Economy
Union Bank to Boost 2021 Earnings, Cuts NPL Ratio to 4.0%
By Dipo Olowookere
Shareholders of the Union Bank of Nigeria (UBN) have been assured of more value for their investment in the financial institution.
This assurance was given by the outgoing Managing Director of Union Bank, Mr Emeka Emuwa. The banker will cease to head the lender from Thursday, April 1, 2021.
A few days ago, the bank released its audited financial statements for the year ended December 31, 2020, and in the period, it recorded sustained growth in key income lines and significantly improved fundamentals despite the constrained operating environment largely due to the impact of the COVID-19 pandemic.
Reason for good performance
Union Bank attributed this sterling performance to its investments in technology and progressive work culture over the past eight years.
The lender said these strategies enabled a swift response to the pandemic that allowed its workforce to transition to remote working while maintaining the productivity required to deliver this strong set of results in 2020.

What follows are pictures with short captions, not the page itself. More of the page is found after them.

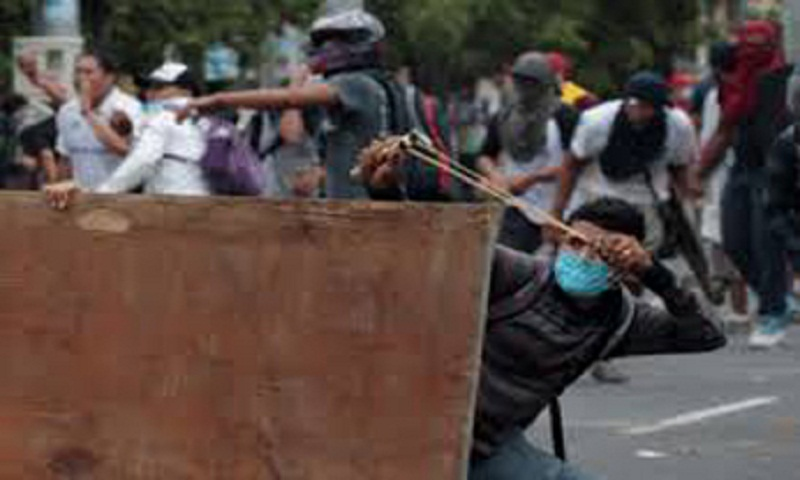 Week-long anti-government unrest kills 34 in Nicaragua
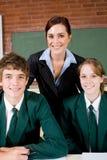 De leraar en de studenten van de middelbare school royalty-vrije stock afbeeldingen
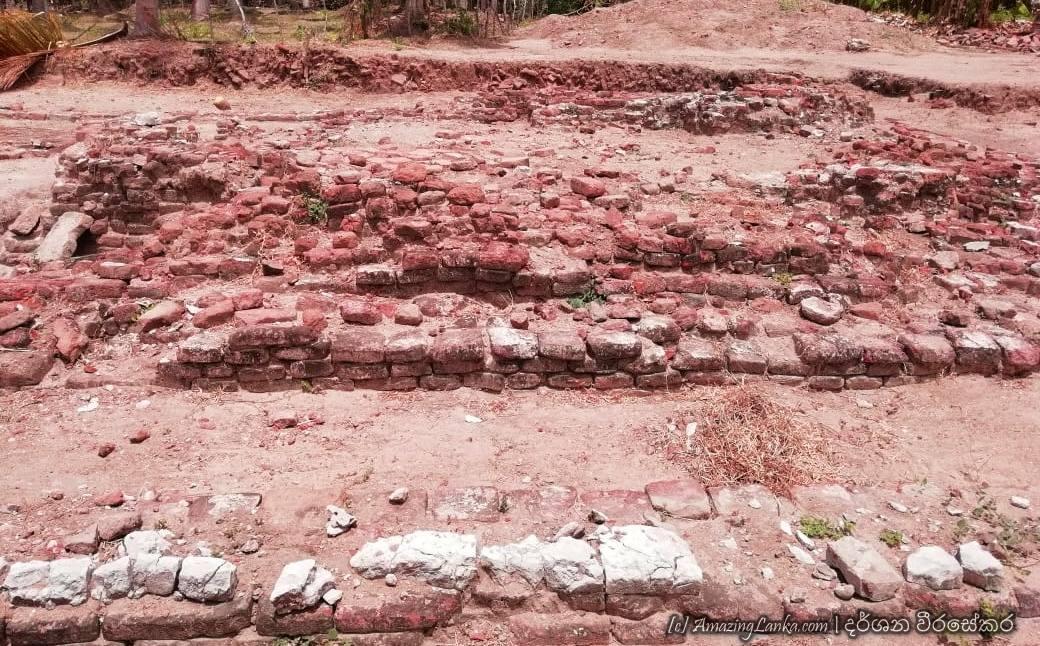 මන්නාරම මුරුන්ගන් රජමහා විහාරය පුරාවිද්යා නටබුන් - Ruins of the Murungan Rajamaha Viharaya in Mannar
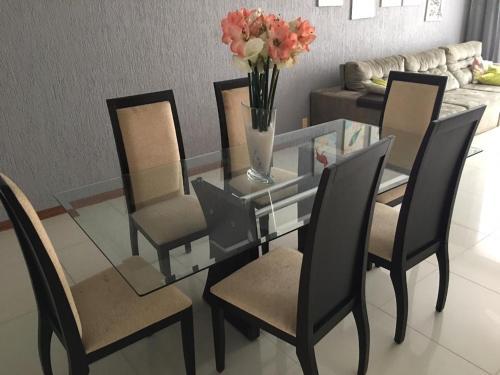 A restaurant or other place to eat at Excelente apartamento 3 quartos gigante, otima localizacao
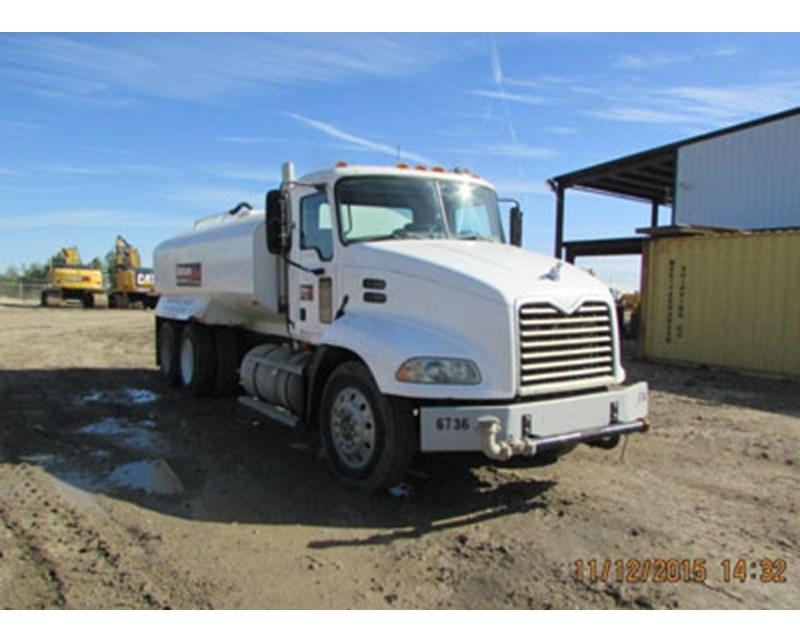 Mack PINNACLE CXP613 Water Truck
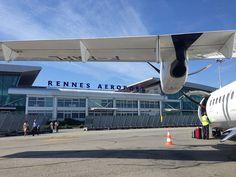 Aéroport Rennes Bretagne : vols low cost, vers l'infini et au-delà ? - http://www.unidivers.fr/aeroport-rennes-bretagne-saint-jacques-low-cost-vols/ - Rennes Métropole, Voyages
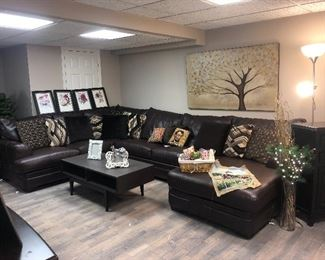 LEATHER SECTIONAL SOFABED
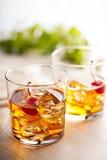 Boisson froide de cocktail d'été avec la cerise Image stock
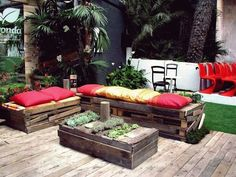 recycled pallet projects 40 Amazing Approaches Of How To Reuse Old Wooden Pallets other ideas Pallet Furniture Designs, Pallet Garden Furniture, Pallets Garden, Reclaimed Wood Furniture, Recycled Furniture, Diy Furniture, Outdoor Furniture Sets, Outdoor Decor, Outdoor Pallet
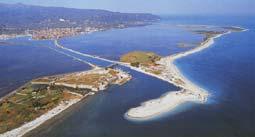Λευκάδα. Στη φωτογραφία διακρίνονται το Κάστρο της Αγίας Μαύρας, η Αμμόγλωσσα, η Γύρα, η λιμνοθάλασσα και στο βάθος η πόλη της Λευκάδας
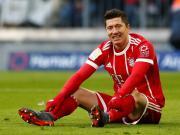 拜仁0-0柏林赫塔各项赛事14连胜终结,莱万、里贝里各失单刀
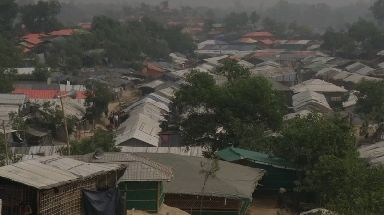 Hundreds of thousands of Rohingya have fled Myanmar to refugee camps in Bangladesh.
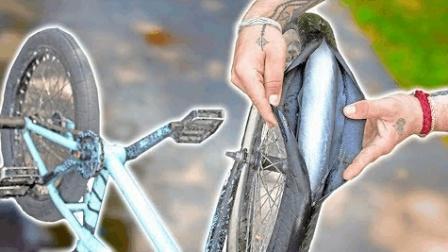 夏天太热老外用冰棍代替自行车轮胎? 刚抬起把手这场面老外笑翻了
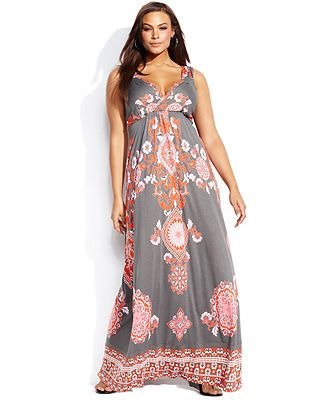 plus sized maxi dress outfit idea 2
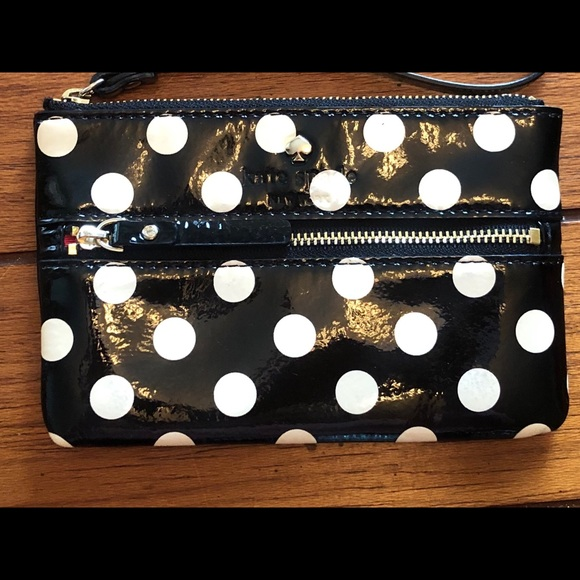 kate spade Handbags - Kate Spade ♠️ polka dot wristlet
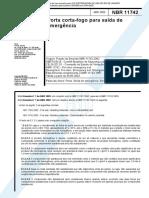 NBR 11742 - Porta Corta-Fogo para Saida de Emergencia.pdf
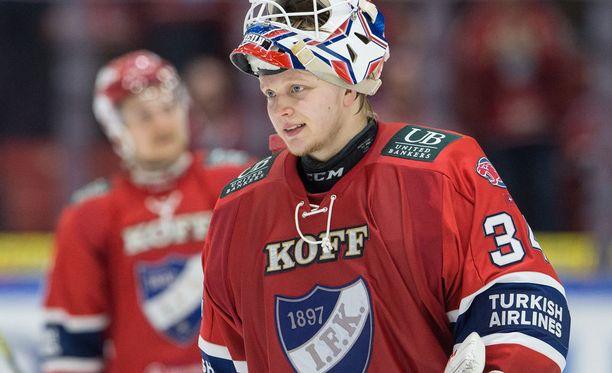 Patrik Laineen mielestä Ville Husso on hyvä tyyppi.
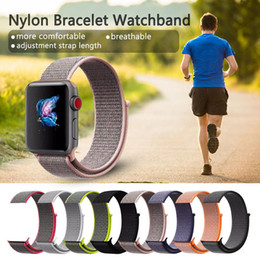 Vente en gros Bracelet montre ajustable en nylon tissé avec bande de boucle de sport avec connecteur pour Apple Watch Série iWatch 1 2 3 38mm / 42mm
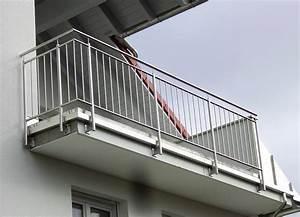 Treppen Handlauf Vorschriften : kliegl treppenbaugel nder absturzsicherungen f r balkone kliegl treppenbau ~ Markanthonyermac.com Haus und Dekorationen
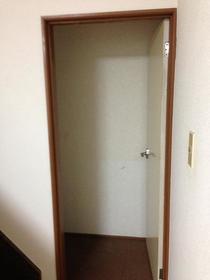 グランドール目黒 201号室の収納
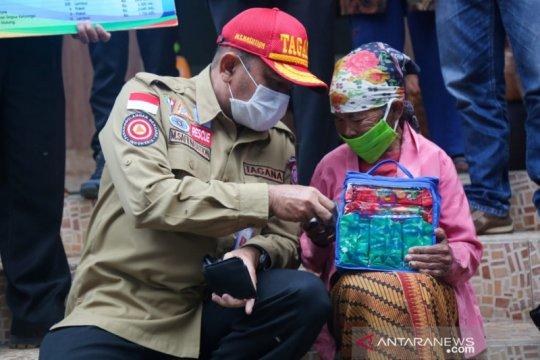Kemensos distribusikan tenda dan logistik untuk pengungsi Merapi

Mr Emuwa assured that in 2021, shareholders should expect improved results as “the bank will focus on enhancing revenues and shareholder value by revving up customer acquisition, engagement and transactions through seamless customer journeys and an optimized service delivery platform.”
CEO on Union Bank 2020 Results
Commenting on the performance of the company in the previous financial year, Mr Emuwa, who has led the lender for eight years, stated that, “The bank has delivered a strong set of results notwithstanding the impact of COVID-19 on our operations and the wider economy, enabling the board of directors to continue to return value to shareholders with a proposed dividend payment for the second year in a row.
“This demonstrates the strong foundations we have built, as we continue to deliver against our target of becoming a leading financial institution in Nigeria.”
“For the full year, we grew across key income lines. Net income after impairments grew 8.3 per cent from N95.5 billion to N103.4 billion and translated into 2.8 per cent growth in profit before tax to N25.4 billion from N24.7 billion.
“The core of this performance is driven by the growth in our loan book, with a 23.8 per cent increase in gross loans to N736.7 billion from N595.3 billion in 2019.
“The pandemic accelerated trends in customer behaviour and we have seen a rapid increase in digital adoption with a 38 per cent year-on-year increase in active users on our UnionMobile channel with total active users now at 2.9 million.
“Our UnionOne and Union360 platforms for businesses grew by 11 per cent from 25,000 users to 27,700 users and 94 per cent of transactions in the bank are now done digitally, up from 89 per cent in 2019.
“We also aggressively grew UnionDirect (our agent network) by 6x from 3,100 to 18,100 in line with our focus on our retail business. With our investments yielding positive results, we are well-positioned as a strong leader in the retail and digital space.”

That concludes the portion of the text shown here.